La tristeza es una canoa encallada pudriéndose en un terreno polvoriento donde antes hubo agua. Desde hace tiempo las casas de madera, alzadas sobre pilares en Trojas de Cataca, un pueblo ubicado a la orilla de la Ciénaga Grande de Santa Marta, en la desembocadura del río Aracataca, esperan el agua que nunca llega.
Hoy, el río confluye con la ciénaga a través de un cauce interrumpido de aguas pútridas en donde pequeños peces dan bocanadas buscando oxígeno, y otros tantos flotan expuestos al sol con el estómago a punto de reventar. De las 185 viviendas pintadas con vivos colores que conformaban el pueblo, solo quedan unas cuantas casas maltrechas.
Los pocos habitantes que se quedaron después de la masacre paramilitar ocurrida hace 16 años, recuerdan que en lo que ahora son senderos enmontados y llenos de tierra, había abundante agua para el tránsito de embarcaciones de todos los tamaños. Trojas de Cataca, cuyo mayor atractivo y riqueza arquitectónica era ser uno de los pueblos palafitos de la Ciénaga, ya no lo es.
En la actualidad, los pescadores que viven más retirados de la orilla de la ciénaga –como en Fiztcarraldo, la película de Herzog–, deben arrastrar sus embarcaciones por la maleza en busca del agua. Pero no ha sido la ira de Dios –para hacerle eco al título de otra película de Herzog–, lo que ha generado esta tragedia humana y ambiental.

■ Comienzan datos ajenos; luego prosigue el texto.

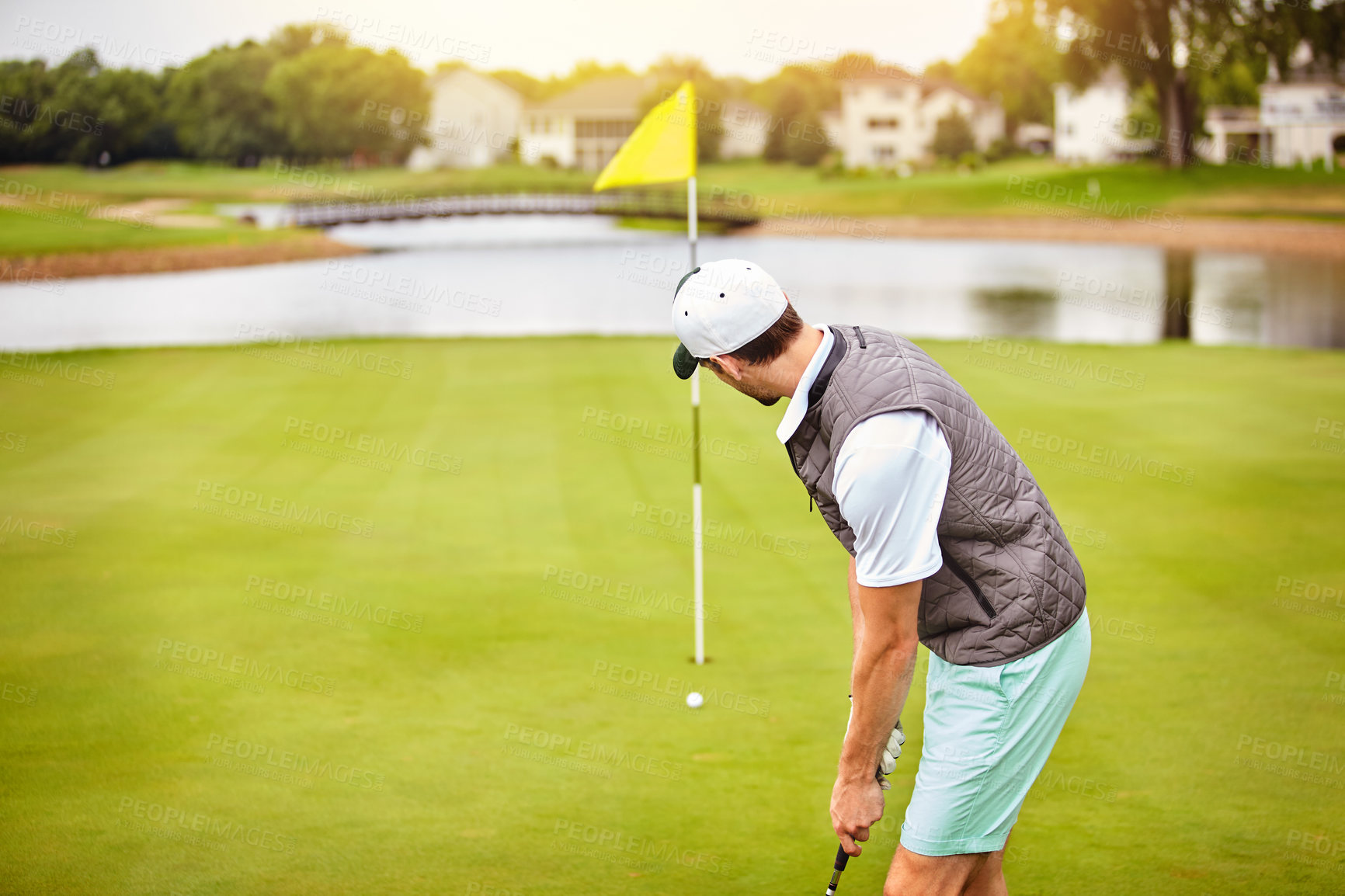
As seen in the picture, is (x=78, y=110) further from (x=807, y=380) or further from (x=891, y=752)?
(x=891, y=752)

Tampoco ha sido el calentamiento global; y estaríamos expiando de culpas a los verdaderos responsables, si atribuyéramos la dramática situación únicamente al fenómeno climático de El Niño.

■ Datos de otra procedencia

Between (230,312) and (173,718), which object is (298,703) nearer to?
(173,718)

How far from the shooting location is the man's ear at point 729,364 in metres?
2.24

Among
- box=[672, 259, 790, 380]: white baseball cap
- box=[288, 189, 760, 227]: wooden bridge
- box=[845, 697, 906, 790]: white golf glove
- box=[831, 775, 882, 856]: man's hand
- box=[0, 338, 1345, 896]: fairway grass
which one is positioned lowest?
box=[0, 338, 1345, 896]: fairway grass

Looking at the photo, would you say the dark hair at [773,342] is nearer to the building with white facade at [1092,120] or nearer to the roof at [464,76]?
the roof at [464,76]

El 22 de noviembre del año 2000 los paramilitares llegaron al pueblo, sacaron a los habitantes de sus casas, los concentraron en la escuela, y allí, delante de todos, masacraron a cuatro pescadores acusados de ser colaboradores de la guerrilla.
Aproximadamente 250 familias abandonaron el lugar después del trágico suceso. Entre eso y la ostensible pérdida del cauce del río Aracataca debido a la monopolización del agua por parte de los empresarios propietarios de las plantaciones de palma, el pueblo agoniza.
El agua, que debería llegar para mover las canoas y la vida, se queda en los cultivos de palma. Mientras tanto, la Corporación Autónoma Regional del Magdalena (Corpomag), entidad que debería velar por la sostenibilidad ambiental, no ejerce los controles necesarios, y sus directivos, –según afirman personas de la región– o son familiares o aliados políticos de los plantadores, o se han enriquecido a punta de sobornos obtenidos por dejar de cumplir con sus funciones. Se ha dicho, incluso, que el Alcalde del municipio de Pueblo Viejo (Magdalena) –al que pertenece el corregimiento de Trojas de Cataca–, fue amenazado cuando intentaba indagar por el control de las aguas del río que ejercen los palmeros desde hace tiempo.
Aquí, lastimosamente, no solo se generó un daño ambiental de proporciones alarmantes, también se acabó con la identidad de un pueblo que caminaba sobre el agua.